┌─ SOURCE DATA

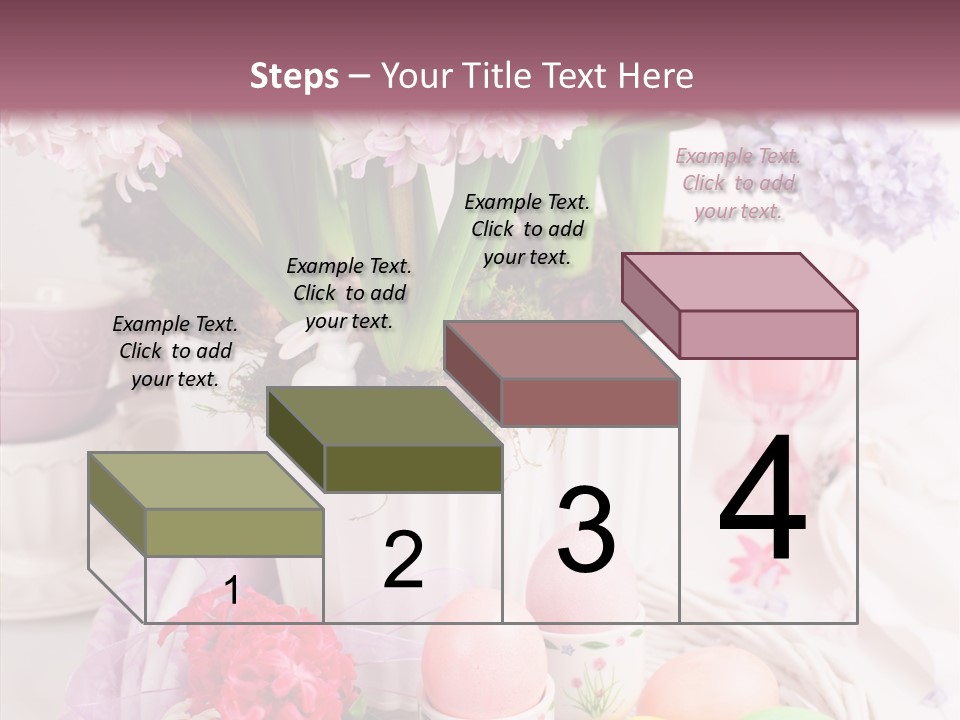 Steps – Your Title Text Here

Example Text. Click to add your text.

Example Text. Click to add your text.

Example Text. Click to add your text.

Example Text. Click to add your text.

1

2

3

4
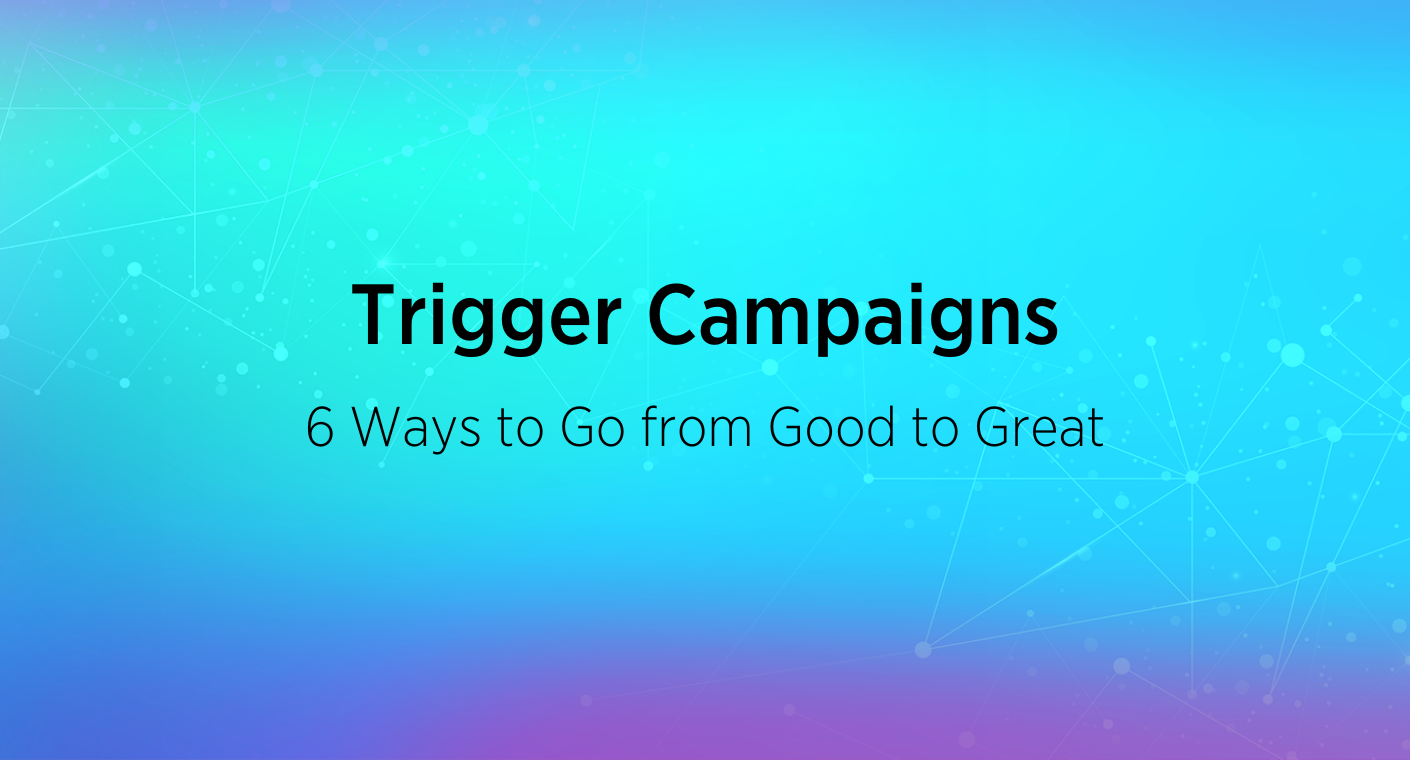 Trigger Campaigns

6 Ways to Go from Good to Great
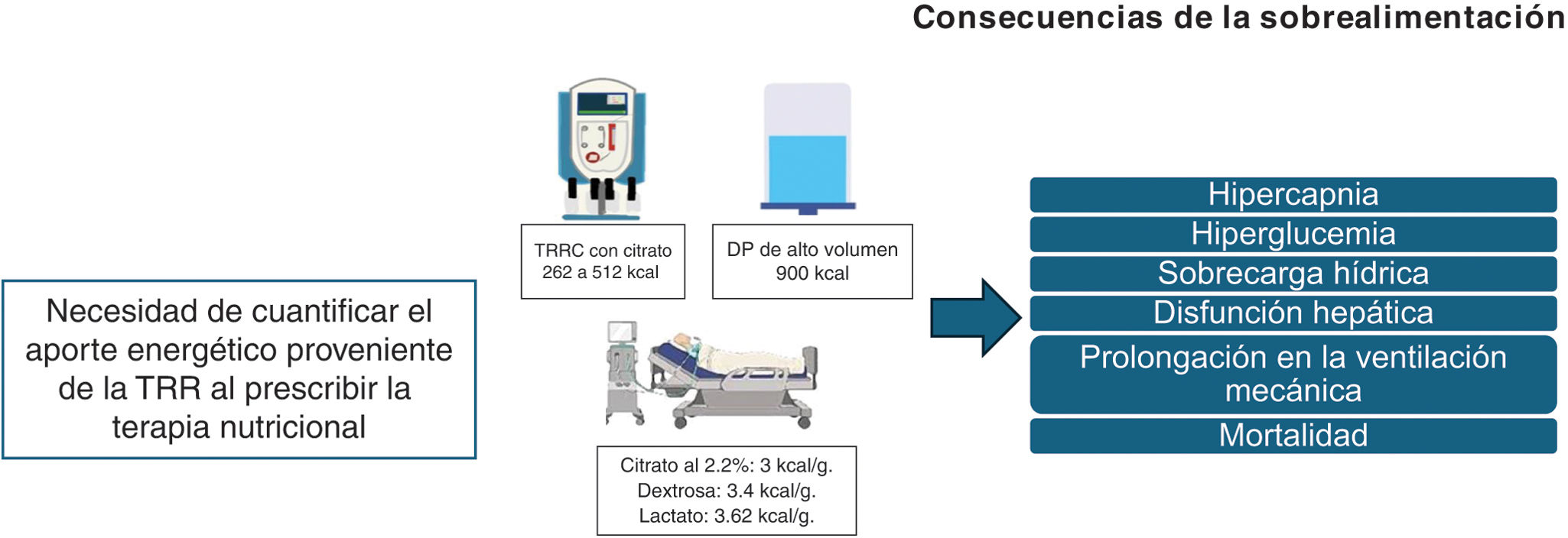 Consecuencias de la sobrealimentación

Necesidad de cuantificar el aporte energético proveniente de la TRR al prescribir la terapia nutricional

TRRC con citrato
262 a 512 kcal

DP de alto volumen
900 kcal

Citrato al 2.2%: 3 kcal/g.
Dextrosa: 3.4 kcal/g.
Lactato: 3.62 kcal/g.

Hipercapnia

Hiperglucemia

Sobrecarga hídrica

Disfunción hepática

Prolongación en la ventilación mecánica

Mortalidad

└─

TASK GOAL: Only the lines from the one with "DP de alto volumen" to the end of the entries above belong in your answer. Retype them exactly.

OUTPUT FOR THIS EXERCISE:
DP de alto volumen
900 kcal

Citrato al 2.2%: 3 kcal/g.
Dextrosa: 3.4 kcal/g.
Lactato: 3.62 kcal/g.

Hipercapnia

Hiperglucemia

Sobrecarga hídrica

Disfunción hepática

Prolongación en la ventilación mecánica

Mortalidad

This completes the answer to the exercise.